- **WHAT YOU SHOULD DO**: Reproduce each of the following lines verbatim, preserving every character, number, and line break.

::: WORKING DATA

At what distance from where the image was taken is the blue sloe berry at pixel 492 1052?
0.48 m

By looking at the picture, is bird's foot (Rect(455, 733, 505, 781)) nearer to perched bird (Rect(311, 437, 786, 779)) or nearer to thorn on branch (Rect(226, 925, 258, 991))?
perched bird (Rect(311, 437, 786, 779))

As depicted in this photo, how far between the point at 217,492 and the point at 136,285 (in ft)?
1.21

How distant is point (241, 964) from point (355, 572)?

::::::

- **EXERCISE RESULT**:
At what distance from where the image was taken is the blue sloe berry at pixel 492 1052?
0.48 m

By looking at the picture, is bird's foot (Rect(455, 733, 505, 781)) nearer to perched bird (Rect(311, 437, 786, 779)) or nearer to thorn on branch (Rect(226, 925, 258, 991))?
perched bird (Rect(311, 437, 786, 779))

As depicted in this photo, how far between the point at 217,492 and the point at 136,285 (in ft)?
1.21

How distant is point (241, 964) from point (355, 572)?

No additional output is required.